→ Perintah a: Sebutkan semua lembaga atau instansi pemerintahan yang disebut dalam teks tentang penataan PKL Tanah Abang di bawah ini.

→ Blok teks:
------------------------
Menuju konten utama

Lulung Minta Ombudsman Jangan Tebang Pilih Terkait Tanah Abang

Ombudsman menyoroti ketidakmampuan Anies Baswedan bersama Dinas UKM dalam mengantisipasi dampak penataan PKL di Jalan Jatibaru Raya.

Lulung Minta Ombudsman Jangan Tebang Pilih Terkait Tanah Abang
Anggota DPRD Abraham Lunggana menghadiri deklarasi Rumah Amanah Rakyat di Jl. Cut Nyak Dien No.5 Kecamatan Menteng, Jakarta Pusat, Rabu (24/8). TIRTO/Andrey Gromico

tirto.id - Wakil Ketua DPRD DKI Jakarta Abraham "Lulung" Lunggana buka suara soal laporan Ombudsman terkait penataan Pedagang Kaki Lima (PKL) Tanah Abang. Ia meminta Ombudsman jangan tebang pilih dalam bertindak.

"Kalau mau mengevaluasi pelanggaran, lihat secara utuhlah pelanggaran yang dilakukan pemerintah," kata Lulung di Cikini, Jakarta Pusat, Selasa (27/3/2018).

Komentar Lulung ini berkaitan dengan laporan Ombudsman terkait penataan PKL di Tanah Abang. Di dalamnya disebutkan adanya sejumlah pelanggaran administrasi yang dilakukan Pemprov DKI Jakarta.
------------------------
→ Materi tugas:

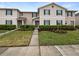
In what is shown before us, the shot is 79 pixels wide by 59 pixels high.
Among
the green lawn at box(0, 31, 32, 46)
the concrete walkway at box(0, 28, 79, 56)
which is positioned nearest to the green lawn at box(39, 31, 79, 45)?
the green lawn at box(0, 31, 32, 46)

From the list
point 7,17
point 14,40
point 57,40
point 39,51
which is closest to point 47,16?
point 7,17

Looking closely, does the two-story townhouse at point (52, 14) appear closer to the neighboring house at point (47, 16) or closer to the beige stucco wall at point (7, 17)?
the neighboring house at point (47, 16)

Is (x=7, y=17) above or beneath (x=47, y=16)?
beneath

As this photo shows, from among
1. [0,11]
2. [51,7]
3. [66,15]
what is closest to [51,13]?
[51,7]

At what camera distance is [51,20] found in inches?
1539

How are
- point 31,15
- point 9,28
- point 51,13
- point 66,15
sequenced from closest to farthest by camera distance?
point 9,28 → point 51,13 → point 66,15 → point 31,15

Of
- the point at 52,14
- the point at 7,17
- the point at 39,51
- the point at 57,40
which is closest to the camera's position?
the point at 39,51

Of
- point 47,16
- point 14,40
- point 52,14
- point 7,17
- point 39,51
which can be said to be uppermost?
point 52,14

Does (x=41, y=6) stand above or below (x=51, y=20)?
above

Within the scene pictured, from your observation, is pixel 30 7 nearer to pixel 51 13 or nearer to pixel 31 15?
pixel 31 15

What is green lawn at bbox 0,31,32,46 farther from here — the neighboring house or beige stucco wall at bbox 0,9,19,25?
beige stucco wall at bbox 0,9,19,25

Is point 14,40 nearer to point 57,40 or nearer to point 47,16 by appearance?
point 57,40

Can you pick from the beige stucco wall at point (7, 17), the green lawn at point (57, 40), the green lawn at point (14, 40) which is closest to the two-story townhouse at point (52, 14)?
the beige stucco wall at point (7, 17)

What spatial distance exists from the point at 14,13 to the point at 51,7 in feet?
------------------------
→ Perintah b: Ganti "camera distance" dengan "distance from the camera" pada catatan, mulai dari baris yang memuat "As this photo shows, from among" sampai akhir catatan, lalu tuliskan kembali hanya bagian itu tanpa perubahan lain.

→ Jawaban benar a:
- Ombudsman
- Dinas UKM
- DPRD DKI Jakarta
- Pemprov DKI Jakarta

→ Jawaban benar b:
As this photo shows, from among
1. [0,11]
2. [51,7]
3. [66,15]
what is closest to [51,13]?
[51,7]

At what distance from the camera is [51,20] found in inches?
1539

How are
- point 31,15
- point 9,28
- point 51,13
- point 66,15
sequenced from closest to farthest by distance from the camera?
point 9,28 → point 51,13 → point 66,15 → point 31,15

Of
- the point at 52,14
- the point at 7,17
- the point at 39,51
- the point at 57,40
which is closest to the camera's position?
the point at 39,51

Of
- point 47,16
- point 14,40
- point 52,14
- point 7,17
- point 39,51
which can be said to be uppermost?
point 52,14

Does (x=41, y=6) stand above or below (x=51, y=20)?
above

Within the scene pictured, from your observation, is pixel 30 7 nearer to pixel 51 13 or nearer to pixel 31 15?
pixel 31 15

What is green lawn at bbox 0,31,32,46 farther from here — the neighboring house or beige stucco wall at bbox 0,9,19,25?
beige stucco wall at bbox 0,9,19,25

Is point 14,40 nearer to point 57,40 or nearer to point 47,16 by appearance?
point 57,40

Can you pick from the beige stucco wall at point (7, 17), the green lawn at point (57, 40), the green lawn at point (14, 40) which is closest to the two-story townhouse at point (52, 14)?
the beige stucco wall at point (7, 17)

What spatial distance exists from the point at 14,13 to the point at 51,7 in feet?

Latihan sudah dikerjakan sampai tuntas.